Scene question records
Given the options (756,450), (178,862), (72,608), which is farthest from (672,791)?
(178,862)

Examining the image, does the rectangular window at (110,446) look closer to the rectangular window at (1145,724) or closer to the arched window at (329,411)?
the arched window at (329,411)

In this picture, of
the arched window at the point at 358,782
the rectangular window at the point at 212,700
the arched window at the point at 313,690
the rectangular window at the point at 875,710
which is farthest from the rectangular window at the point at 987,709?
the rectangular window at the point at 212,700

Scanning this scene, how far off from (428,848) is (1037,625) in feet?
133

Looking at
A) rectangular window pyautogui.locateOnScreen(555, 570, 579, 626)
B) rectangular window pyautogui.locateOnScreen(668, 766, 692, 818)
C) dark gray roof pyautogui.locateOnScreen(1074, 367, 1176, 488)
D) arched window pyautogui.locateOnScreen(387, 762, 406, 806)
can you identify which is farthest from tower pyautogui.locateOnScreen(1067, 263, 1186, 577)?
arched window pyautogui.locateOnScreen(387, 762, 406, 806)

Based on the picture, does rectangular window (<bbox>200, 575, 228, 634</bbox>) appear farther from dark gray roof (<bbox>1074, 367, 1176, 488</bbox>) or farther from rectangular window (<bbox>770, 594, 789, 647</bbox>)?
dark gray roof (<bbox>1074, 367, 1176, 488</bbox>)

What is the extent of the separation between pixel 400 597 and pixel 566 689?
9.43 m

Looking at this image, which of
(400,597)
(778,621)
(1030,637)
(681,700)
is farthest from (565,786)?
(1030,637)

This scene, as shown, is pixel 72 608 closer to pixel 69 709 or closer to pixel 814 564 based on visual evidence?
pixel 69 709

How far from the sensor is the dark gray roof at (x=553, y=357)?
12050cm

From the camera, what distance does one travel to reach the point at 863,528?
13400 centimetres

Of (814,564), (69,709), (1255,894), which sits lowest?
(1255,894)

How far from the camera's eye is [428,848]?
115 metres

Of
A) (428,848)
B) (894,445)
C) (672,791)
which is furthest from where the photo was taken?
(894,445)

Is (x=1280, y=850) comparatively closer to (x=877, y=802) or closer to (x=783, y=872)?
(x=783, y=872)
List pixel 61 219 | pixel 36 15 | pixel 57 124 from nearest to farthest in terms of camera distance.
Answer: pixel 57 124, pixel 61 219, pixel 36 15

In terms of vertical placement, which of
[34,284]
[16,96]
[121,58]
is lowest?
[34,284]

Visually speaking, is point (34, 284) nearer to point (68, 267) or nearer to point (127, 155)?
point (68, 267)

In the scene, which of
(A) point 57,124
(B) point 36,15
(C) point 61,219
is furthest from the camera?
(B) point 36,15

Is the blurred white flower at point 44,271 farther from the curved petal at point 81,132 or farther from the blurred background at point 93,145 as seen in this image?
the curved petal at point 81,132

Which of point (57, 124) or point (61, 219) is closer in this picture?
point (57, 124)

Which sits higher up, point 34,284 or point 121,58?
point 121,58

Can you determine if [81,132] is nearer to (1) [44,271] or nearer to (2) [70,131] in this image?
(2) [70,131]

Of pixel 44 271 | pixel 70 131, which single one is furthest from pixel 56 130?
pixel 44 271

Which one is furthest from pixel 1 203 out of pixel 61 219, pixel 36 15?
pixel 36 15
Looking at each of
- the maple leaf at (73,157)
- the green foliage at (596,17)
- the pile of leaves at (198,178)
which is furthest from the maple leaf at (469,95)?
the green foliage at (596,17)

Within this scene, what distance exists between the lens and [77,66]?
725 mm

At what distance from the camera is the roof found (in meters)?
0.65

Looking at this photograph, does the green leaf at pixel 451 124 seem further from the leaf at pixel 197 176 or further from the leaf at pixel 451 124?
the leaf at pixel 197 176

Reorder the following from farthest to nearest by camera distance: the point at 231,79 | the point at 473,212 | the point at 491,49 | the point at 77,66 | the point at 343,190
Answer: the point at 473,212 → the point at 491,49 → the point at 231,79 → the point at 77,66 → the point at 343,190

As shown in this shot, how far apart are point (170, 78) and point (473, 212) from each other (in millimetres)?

- [INSTRUCTION]
Rewrite every row above with "farthest" swapped for "most distant" and everything else left unchanged.

- [SOLUTION]
Given the options (756,450), (178,862), (72,608), which is most distant from (672,791)?
(178,862)

Examining the image, does the rectangular window at (110,446) look closer to the rectangular window at (1145,724) or closer to the arched window at (329,411)?
the arched window at (329,411)

In this picture, of
the arched window at the point at 358,782
the rectangular window at the point at 212,700
the arched window at the point at 313,690
the rectangular window at the point at 875,710
which is most distant from the rectangular window at the point at 987,709?
the rectangular window at the point at 212,700

Scanning this scene, how far off from (428,848) is (1037,625) in feet?
133

Looking at
A) rectangular window pyautogui.locateOnScreen(555, 570, 579, 626)
B) rectangular window pyautogui.locateOnScreen(668, 766, 692, 818)
C) dark gray roof pyautogui.locateOnScreen(1074, 367, 1176, 488)
D) arched window pyautogui.locateOnScreen(387, 762, 406, 806)
can you identify which is most distant from tower pyautogui.locateOnScreen(1067, 263, 1186, 577)?
arched window pyautogui.locateOnScreen(387, 762, 406, 806)

Based on the picture, does rectangular window (<bbox>200, 575, 228, 634</bbox>) appear farther from dark gray roof (<bbox>1074, 367, 1176, 488</bbox>) or farther from rectangular window (<bbox>770, 594, 789, 647</bbox>)?
dark gray roof (<bbox>1074, 367, 1176, 488</bbox>)

What is the extent of the separation between pixel 400 597 and pixel 566 689?
9.43 m

Looking at this image, which of
(400,597)
(778,621)
(1030,637)
(681,700)
is most distant from (565,786)?
(1030,637)

This scene, as shown, is pixel 72 608 closer to pixel 69 709 or closer to pixel 814 564 based on visual evidence?
pixel 69 709

How far from the sensor is the dark gray roof at (x=553, y=357)?
12050cm

From the camera, what distance does one travel to reach the point at 863,528?
13400 centimetres

Of (814,564), (69,709), (1255,894), which sits lowest?
(1255,894)

How far from the camera's eye is [428,848]?
115 metres

Of
A) (428,848)
B) (894,445)
C) (672,791)
which is furthest from where the photo was taken?
(894,445)

Is (x=1280, y=850) comparatively closer to (x=877, y=802) or closer to (x=783, y=872)?
(x=783, y=872)
List pixel 61 219 | pixel 36 15 | pixel 57 124 from nearest to most distant in terms of camera distance.
Answer: pixel 57 124, pixel 61 219, pixel 36 15

In terms of vertical placement, which of
[34,284]
[16,96]
[121,58]
is lowest?
[34,284]

Visually speaking, is point (34, 284) nearer to point (68, 267) or nearer to point (127, 155)?
point (68, 267)

In the scene, which of
(A) point 57,124
(B) point 36,15
(C) point 61,219
is furthest from the camera?
(B) point 36,15

Is the blurred white flower at point 44,271 farther from the curved petal at point 81,132 or farther from the blurred background at point 93,145 as seen in this image?
the curved petal at point 81,132

Which of point (57, 124) or point (61, 219) is closer in this picture?
point (57, 124)

Which sits higher up, point 34,284 or point 121,58?
point 121,58

Can you determine if [81,132] is nearer to (1) [44,271] or nearer to (2) [70,131] in this image?
(2) [70,131]

Of pixel 44 271 | pixel 70 131, which single one is furthest from pixel 56 130?
pixel 44 271

Which one is furthest from pixel 1 203 out of pixel 61 219, pixel 36 15?
pixel 36 15
Looking at each of
- the maple leaf at (73,157)
- the green foliage at (596,17)
- the pile of leaves at (198,178)
which is furthest from the maple leaf at (469,95)?
the green foliage at (596,17)

Within this scene, what distance exists between the lens and [77,66]?
725 mm

At what distance from the camera is the roof found (in meters)?
0.65

Looking at this photograph, does the green leaf at pixel 451 124 seem further from the leaf at pixel 197 176 or further from the leaf at pixel 451 124?
the leaf at pixel 197 176

Reorder the following from most distant to nearest by camera distance: the point at 231,79 | the point at 473,212 | the point at 491,49 | the point at 77,66 | the point at 343,190
Answer: the point at 473,212 → the point at 491,49 → the point at 231,79 → the point at 77,66 → the point at 343,190

As shown in this shot, how far apart are point (170, 78) and point (473, 212) from each other (in millimetres)?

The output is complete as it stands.